L.A. Unified, which announced on Aug. 16 a coronavirus testing and contact tracing program for students, staff and families, is the second-largest school district in the nation, and more than 80 percent of families in LAUSD live in poverty and 82 percent of students are Black or Latino. A survey district found earlier this year that 57 percent of families include at least one parent who lost a job during the COVID pandemic. To respond to the overwhelming economic need in L.A., the district launched and has run 63 Grab n Go food centers, distributing more than 50 million meals since schools closed. “We’re the largest food relief effort in the nation,” says Beutner. As part of the launch of Ready, Set, Learn, the CAA Foundation is announcing that 1st Century Bank is making a $25,000 donation to the L.A. Students Most in Need fund to further support the food centers.
That donation to the fund is one of the latest to date in an effort that has so far raised $22 million. The fund launched with a personal donation by CAA president Richard Lovett of $250,000, which was matched by the Anthony and Jeanne Pritzker Family Foundation and the Ballmer Group. Others who have donated include Matthew McConaughey’s just keep livin foundation, J.J. and Katie Abrams, Ali Larter, and the Chuck Lorre Family Foundation, which donated $250,000 and also committed a $250,000 challenge grant. The CAA Foundation, which has long made support of public education a core mission, is reaching out to other corporations to join in the effort. It encourages companies who want to become involved to also go to caa.com/readysetlearn. “They can submit information on how they would like to help. We want to invite people to support L.A. Unified,” says Marcus.

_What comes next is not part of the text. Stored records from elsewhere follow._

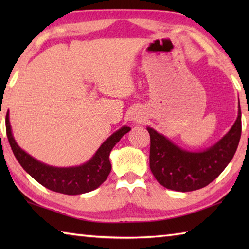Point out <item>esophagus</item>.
Returning a JSON list of instances; mask_svg holds the SVG:
<instances>
[{"label": "esophagus", "mask_w": 249, "mask_h": 249, "mask_svg": "<svg viewBox=\"0 0 249 249\" xmlns=\"http://www.w3.org/2000/svg\"><path fill=\"white\" fill-rule=\"evenodd\" d=\"M132 120L134 122H136V123H140V122L142 121V117L140 114H137V113H134V114L132 115Z\"/></svg>", "instance_id": "esophagus-1"}]
</instances>
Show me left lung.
Returning <instances> with one entry per match:
<instances>
[{"label": "left lung", "mask_w": 249, "mask_h": 249, "mask_svg": "<svg viewBox=\"0 0 249 249\" xmlns=\"http://www.w3.org/2000/svg\"><path fill=\"white\" fill-rule=\"evenodd\" d=\"M147 130L150 135L149 167L156 180L170 190H199L215 180L234 157L242 134L239 102L234 125L220 141L202 151L182 149L154 128Z\"/></svg>", "instance_id": "obj_1"}]
</instances>
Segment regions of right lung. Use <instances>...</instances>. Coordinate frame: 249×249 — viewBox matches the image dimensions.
Listing matches in <instances>:
<instances>
[{
	"label": "right lung",
	"mask_w": 249,
	"mask_h": 249,
	"mask_svg": "<svg viewBox=\"0 0 249 249\" xmlns=\"http://www.w3.org/2000/svg\"><path fill=\"white\" fill-rule=\"evenodd\" d=\"M5 123L8 142L23 169L45 188L68 196L82 195L95 190L107 180L112 169L109 153L121 138L130 130L128 126H123L113 133L100 146L93 157L83 165L61 168L46 165L20 148L14 140L8 114L6 115Z\"/></svg>",
	"instance_id": "1"
}]
</instances>
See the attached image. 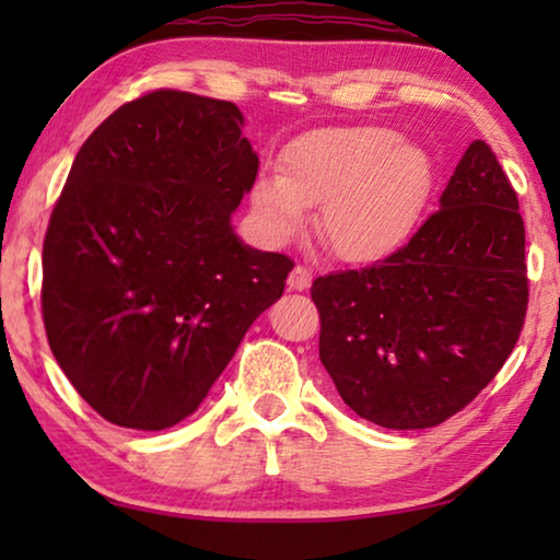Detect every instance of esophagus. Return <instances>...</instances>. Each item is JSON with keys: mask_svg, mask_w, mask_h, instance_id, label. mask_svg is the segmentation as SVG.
I'll return each instance as SVG.
<instances>
[{"mask_svg": "<svg viewBox=\"0 0 560 560\" xmlns=\"http://www.w3.org/2000/svg\"><path fill=\"white\" fill-rule=\"evenodd\" d=\"M311 282H313V272L303 265H295L293 272L288 275V288L290 290H308Z\"/></svg>", "mask_w": 560, "mask_h": 560, "instance_id": "esophagus-1", "label": "esophagus"}]
</instances>
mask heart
<instances>
[{
	"mask_svg": "<svg viewBox=\"0 0 560 560\" xmlns=\"http://www.w3.org/2000/svg\"><path fill=\"white\" fill-rule=\"evenodd\" d=\"M280 171L249 186L259 236L285 244L320 206L316 234L347 265H377L400 252L423 219L435 188V163L423 144L380 125L318 127L282 150Z\"/></svg>",
	"mask_w": 560,
	"mask_h": 560,
	"instance_id": "b5f03b06",
	"label": "heart"
}]
</instances>
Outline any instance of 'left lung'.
<instances>
[{"label": "left lung", "mask_w": 560, "mask_h": 560, "mask_svg": "<svg viewBox=\"0 0 560 560\" xmlns=\"http://www.w3.org/2000/svg\"><path fill=\"white\" fill-rule=\"evenodd\" d=\"M318 357L359 418L433 428L502 370L527 308L517 196L485 140L458 160L439 211L393 257L313 280Z\"/></svg>", "instance_id": "left-lung-1"}]
</instances>
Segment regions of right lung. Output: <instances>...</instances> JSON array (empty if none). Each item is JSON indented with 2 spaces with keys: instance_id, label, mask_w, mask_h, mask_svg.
<instances>
[{
  "instance_id": "1",
  "label": "right lung",
  "mask_w": 560,
  "mask_h": 560,
  "mask_svg": "<svg viewBox=\"0 0 560 560\" xmlns=\"http://www.w3.org/2000/svg\"><path fill=\"white\" fill-rule=\"evenodd\" d=\"M232 102L152 91L83 142L43 244L52 357L98 416H194L293 262L240 240L259 158Z\"/></svg>"
}]
</instances>
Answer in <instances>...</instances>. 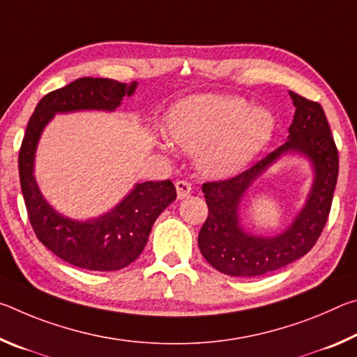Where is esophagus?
<instances>
[{"mask_svg": "<svg viewBox=\"0 0 357 357\" xmlns=\"http://www.w3.org/2000/svg\"><path fill=\"white\" fill-rule=\"evenodd\" d=\"M176 192H178V198H185V197H189L190 195V192H192V185H190V183H187V181H184V179H179V181H176Z\"/></svg>", "mask_w": 357, "mask_h": 357, "instance_id": "1", "label": "esophagus"}]
</instances>
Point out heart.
I'll use <instances>...</instances> for the list:
<instances>
[{"instance_id": "obj_1", "label": "heart", "mask_w": 357, "mask_h": 357, "mask_svg": "<svg viewBox=\"0 0 357 357\" xmlns=\"http://www.w3.org/2000/svg\"><path fill=\"white\" fill-rule=\"evenodd\" d=\"M173 142L197 153L198 168L213 178H227L249 164L275 129L268 108L250 107L236 96L198 94L181 100L168 118ZM170 143L164 142L162 148Z\"/></svg>"}]
</instances>
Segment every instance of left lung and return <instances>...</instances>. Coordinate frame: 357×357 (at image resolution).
<instances>
[{
    "mask_svg": "<svg viewBox=\"0 0 357 357\" xmlns=\"http://www.w3.org/2000/svg\"><path fill=\"white\" fill-rule=\"evenodd\" d=\"M296 107L288 140L258 160L249 170L225 181L204 183L202 190L209 209L198 233L204 259L220 273L234 277L268 274L304 257L321 234L331 213L338 176V153L323 107L289 91ZM299 152L309 158L316 179L306 206L295 222L277 237H255L238 222V204L245 190L280 155Z\"/></svg>",
    "mask_w": 357,
    "mask_h": 357,
    "instance_id": "left-lung-1",
    "label": "left lung"
}]
</instances>
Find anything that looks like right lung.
Wrapping results in <instances>:
<instances>
[{"label": "right lung", "instance_id": "add662e5", "mask_svg": "<svg viewBox=\"0 0 357 357\" xmlns=\"http://www.w3.org/2000/svg\"><path fill=\"white\" fill-rule=\"evenodd\" d=\"M137 82L119 83L112 78H77L45 94L28 121L19 153L22 193L36 236L64 261L88 271H118L143 252L151 228L168 204L176 200L170 179L135 184L123 202L98 219L78 222L58 214L42 197L34 179V154L42 130L55 113L78 110L113 112Z\"/></svg>", "mask_w": 357, "mask_h": 357}]
</instances>
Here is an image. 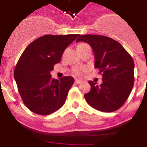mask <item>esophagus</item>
Returning <instances> with one entry per match:
<instances>
[{"instance_id": "1", "label": "esophagus", "mask_w": 147, "mask_h": 147, "mask_svg": "<svg viewBox=\"0 0 147 147\" xmlns=\"http://www.w3.org/2000/svg\"><path fill=\"white\" fill-rule=\"evenodd\" d=\"M75 82L76 83V84H81V83L82 82V80H78V79H76L75 80Z\"/></svg>"}]
</instances>
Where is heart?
Masks as SVG:
<instances>
[{
    "label": "heart",
    "mask_w": 147,
    "mask_h": 147,
    "mask_svg": "<svg viewBox=\"0 0 147 147\" xmlns=\"http://www.w3.org/2000/svg\"><path fill=\"white\" fill-rule=\"evenodd\" d=\"M82 44H83V43H82ZM82 71V69H75V73L77 74V75H80Z\"/></svg>",
    "instance_id": "b5f03b06"
}]
</instances>
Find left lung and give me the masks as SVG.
Wrapping results in <instances>:
<instances>
[{
    "mask_svg": "<svg viewBox=\"0 0 147 147\" xmlns=\"http://www.w3.org/2000/svg\"><path fill=\"white\" fill-rule=\"evenodd\" d=\"M85 42L94 54V67L102 74L100 85L90 81L91 90L84 94L87 103L97 110H117L129 96L134 82L132 57L117 41L99 35H80L76 42Z\"/></svg>",
    "mask_w": 147,
    "mask_h": 147,
    "instance_id": "1",
    "label": "left lung"
}]
</instances>
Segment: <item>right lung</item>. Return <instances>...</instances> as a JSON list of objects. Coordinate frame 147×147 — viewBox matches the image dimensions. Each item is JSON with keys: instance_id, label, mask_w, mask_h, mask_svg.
Here are the masks:
<instances>
[{"instance_id": "right-lung-1", "label": "right lung", "mask_w": 147, "mask_h": 147, "mask_svg": "<svg viewBox=\"0 0 147 147\" xmlns=\"http://www.w3.org/2000/svg\"><path fill=\"white\" fill-rule=\"evenodd\" d=\"M78 34L45 35L25 49L15 67L14 78L25 105L32 112L47 115L65 104L74 78H52L50 72L59 63L65 48Z\"/></svg>"}]
</instances>
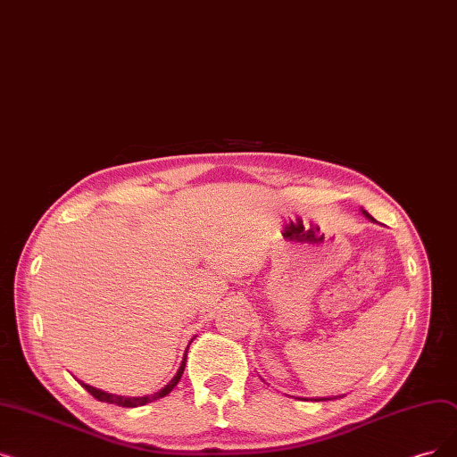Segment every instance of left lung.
Returning a JSON list of instances; mask_svg holds the SVG:
<instances>
[{"label":"left lung","mask_w":457,"mask_h":457,"mask_svg":"<svg viewBox=\"0 0 457 457\" xmlns=\"http://www.w3.org/2000/svg\"><path fill=\"white\" fill-rule=\"evenodd\" d=\"M362 212H364V216H366V218H370V220H373V216H371V214H368L366 211H362Z\"/></svg>","instance_id":"1"}]
</instances>
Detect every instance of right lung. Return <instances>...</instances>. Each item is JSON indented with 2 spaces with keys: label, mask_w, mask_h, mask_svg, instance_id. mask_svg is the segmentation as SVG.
<instances>
[{
  "label": "right lung",
  "mask_w": 457,
  "mask_h": 457,
  "mask_svg": "<svg viewBox=\"0 0 457 457\" xmlns=\"http://www.w3.org/2000/svg\"><path fill=\"white\" fill-rule=\"evenodd\" d=\"M185 364H187V354H185V359H183L181 368L177 370V373H175L173 379H171V381H170L162 390L154 392L153 395H144V398H125V395H113V394H108V392L98 390V388H95V386H89V385H86V383H82V381H80V385H82V386H84V388L93 395L95 400H98V402L115 403V405H119V407H137V405H145V403H151V402H154V400H161V398H164V395H168V394L177 386V383H179L181 375H183V371H185Z\"/></svg>",
  "instance_id": "obj_1"
}]
</instances>
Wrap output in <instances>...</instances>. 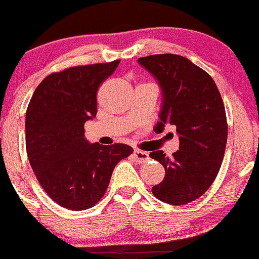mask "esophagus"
Here are the masks:
<instances>
[{
    "instance_id": "obj_1",
    "label": "esophagus",
    "mask_w": 259,
    "mask_h": 259,
    "mask_svg": "<svg viewBox=\"0 0 259 259\" xmlns=\"http://www.w3.org/2000/svg\"><path fill=\"white\" fill-rule=\"evenodd\" d=\"M133 158L137 163L143 164L149 160V153L145 152V151H142V150H136L133 152Z\"/></svg>"
}]
</instances>
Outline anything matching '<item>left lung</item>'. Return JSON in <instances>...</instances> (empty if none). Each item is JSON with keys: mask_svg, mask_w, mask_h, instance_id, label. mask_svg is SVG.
Returning <instances> with one entry per match:
<instances>
[{"mask_svg": "<svg viewBox=\"0 0 259 259\" xmlns=\"http://www.w3.org/2000/svg\"><path fill=\"white\" fill-rule=\"evenodd\" d=\"M138 62L162 87L163 108L156 132L170 123L180 136V150L170 158L163 151L150 153L165 169L152 194L163 202L182 206L202 196L220 170L228 133L223 99L209 73L186 57L164 53Z\"/></svg>", "mask_w": 259, "mask_h": 259, "instance_id": "left-lung-1", "label": "left lung"}]
</instances>
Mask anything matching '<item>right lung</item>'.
I'll use <instances>...</instances> for the list:
<instances>
[{"mask_svg": "<svg viewBox=\"0 0 259 259\" xmlns=\"http://www.w3.org/2000/svg\"><path fill=\"white\" fill-rule=\"evenodd\" d=\"M120 59L53 72L41 80L26 110V151L46 194L71 210L89 209L108 188L114 167L133 153L125 144H90L84 123L96 116L97 92Z\"/></svg>", "mask_w": 259, "mask_h": 259, "instance_id": "right-lung-1", "label": "right lung"}]
</instances>
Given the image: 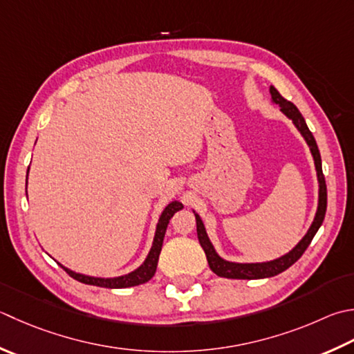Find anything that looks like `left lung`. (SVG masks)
Listing matches in <instances>:
<instances>
[{"mask_svg": "<svg viewBox=\"0 0 354 354\" xmlns=\"http://www.w3.org/2000/svg\"><path fill=\"white\" fill-rule=\"evenodd\" d=\"M270 93H272V100L274 104H279V107L282 110L283 115H287L290 120L293 121L297 130L301 131L302 136L306 138V141L308 144V147L311 150V155H313L315 159V165H316V171H317V181H319V205H317V212L313 224H311L310 230L307 232L306 236L302 238V241L297 244L292 252L281 256V258L270 261V262H261V264H236V262H228L224 261L223 258H219L214 252V248L212 245V242L207 238L205 228L203 221L195 214L196 218V232H198V239L201 247L204 248L205 256H207V262L212 268L213 273H216L221 278H228V279H262V278H272V276L279 274L282 272H286L288 267H292L295 262L301 258L304 252L307 250V247L310 245L311 239L315 238L316 232L319 230V227L324 223L325 218V212H327V184H325V178L322 173V162H321V153L319 149H317V144L315 141V136L311 131L308 130L306 120L301 115L299 110L295 106L293 102L287 101L283 96L276 90L273 86L270 87Z\"/></svg>", "mask_w": 354, "mask_h": 354, "instance_id": "8db88e82", "label": "left lung"}]
</instances>
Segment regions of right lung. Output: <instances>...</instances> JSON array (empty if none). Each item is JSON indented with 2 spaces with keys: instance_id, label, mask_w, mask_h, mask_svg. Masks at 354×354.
<instances>
[{
  "instance_id": "right-lung-1",
  "label": "right lung",
  "mask_w": 354,
  "mask_h": 354,
  "mask_svg": "<svg viewBox=\"0 0 354 354\" xmlns=\"http://www.w3.org/2000/svg\"><path fill=\"white\" fill-rule=\"evenodd\" d=\"M27 173H29V170H27ZM181 209H183V204L178 203V201H173V203H170L167 207H165V210L162 212L161 218H159L155 239H153V245H151V250L147 256V259H145L144 264L140 268H136L135 272L124 274V276H118V278H93V276L80 274V273L72 272V270H68L66 267H62V266L61 267L64 268L68 273V276H72L73 279L80 281L82 283H87V286H96V287H104V288H127V287H135V286H140V283L147 282L153 278V274L156 272L159 253H161L162 241H164L165 230H167L170 219L173 214Z\"/></svg>"
}]
</instances>
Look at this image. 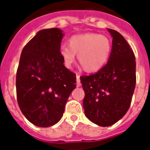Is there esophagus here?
I'll return each instance as SVG.
<instances>
[{"label":"esophagus","mask_w":150,"mask_h":150,"mask_svg":"<svg viewBox=\"0 0 150 150\" xmlns=\"http://www.w3.org/2000/svg\"><path fill=\"white\" fill-rule=\"evenodd\" d=\"M76 85L77 87H79L81 83H80V79H79V75H76Z\"/></svg>","instance_id":"1"}]
</instances>
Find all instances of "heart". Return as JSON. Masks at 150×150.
<instances>
[{"mask_svg":"<svg viewBox=\"0 0 150 150\" xmlns=\"http://www.w3.org/2000/svg\"><path fill=\"white\" fill-rule=\"evenodd\" d=\"M68 43L69 46L59 47V55L67 68L75 63L76 54L83 68L88 72L101 69L109 59L112 42L105 35L97 33L75 34L69 38Z\"/></svg>","mask_w":150,"mask_h":150,"instance_id":"1","label":"heart"}]
</instances>
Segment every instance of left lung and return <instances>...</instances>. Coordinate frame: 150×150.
I'll list each match as a JSON object with an SVG mask.
<instances>
[{"mask_svg":"<svg viewBox=\"0 0 150 150\" xmlns=\"http://www.w3.org/2000/svg\"><path fill=\"white\" fill-rule=\"evenodd\" d=\"M108 30L112 37V46L107 64L93 75L80 77L85 92V116L102 127L112 125L125 115L136 86V61L132 48L117 31Z\"/></svg>","mask_w":150,"mask_h":150,"instance_id":"1","label":"left lung"}]
</instances>
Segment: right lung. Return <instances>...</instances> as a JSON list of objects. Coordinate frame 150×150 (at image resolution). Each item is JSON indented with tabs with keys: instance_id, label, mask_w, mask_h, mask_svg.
Listing matches in <instances>:
<instances>
[{
	"instance_id": "obj_1",
	"label": "right lung",
	"mask_w": 150,
	"mask_h": 150,
	"mask_svg": "<svg viewBox=\"0 0 150 150\" xmlns=\"http://www.w3.org/2000/svg\"><path fill=\"white\" fill-rule=\"evenodd\" d=\"M63 35L59 28L42 30L21 54L16 77L18 103L25 118L38 127L59 122L76 88L75 74L59 55Z\"/></svg>"
}]
</instances>
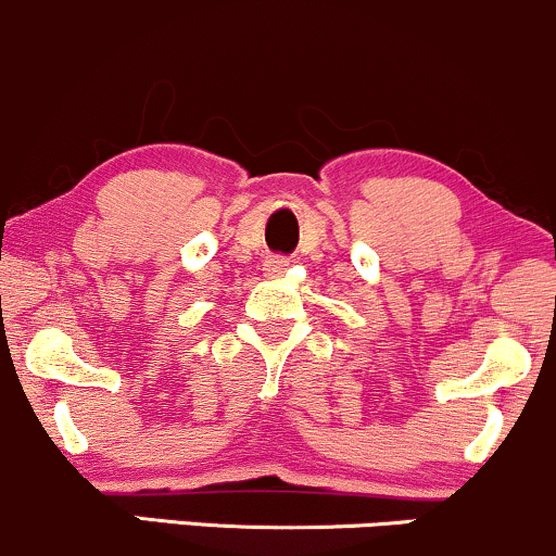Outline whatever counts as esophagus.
<instances>
[{"mask_svg":"<svg viewBox=\"0 0 556 556\" xmlns=\"http://www.w3.org/2000/svg\"><path fill=\"white\" fill-rule=\"evenodd\" d=\"M287 266H290V261H287L285 256H271V258H266L264 271L266 274H282Z\"/></svg>","mask_w":556,"mask_h":556,"instance_id":"34e87169","label":"esophagus"}]
</instances>
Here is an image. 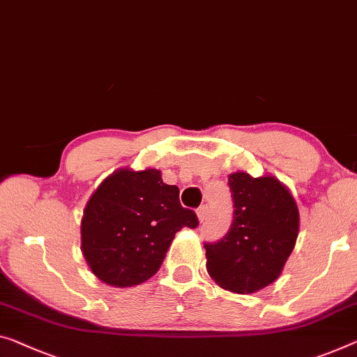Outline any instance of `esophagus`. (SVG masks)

Beutner notes other programs and offerings that have come about thanks to the partnership with CAA. The agency helped connect LAUSD with director James Cameron who created a summer-school science class called Voyage of the Titanic. “James participated in the culminating class from New Zealand where he’s busy filming Avatar,” says Beutner. And, with the support of CAA, LAUSD created a series with Snapchat called “The A-List Book Club” in which four stars talked about books that they love, including Alicia Keys (who choose Jacqueline Woodson’s Brown Girl Dreaming) and To All The Boys I’ve Loved Before’s Noah Centineo (Paulo Coehlo’s The Alchemist.) Students in the district are eligible to receive a digital copy of each book for free.
“Richard [Lovett] believes as I do that public education is the foundation on which our community is built,” says Beutner. “The children need us.”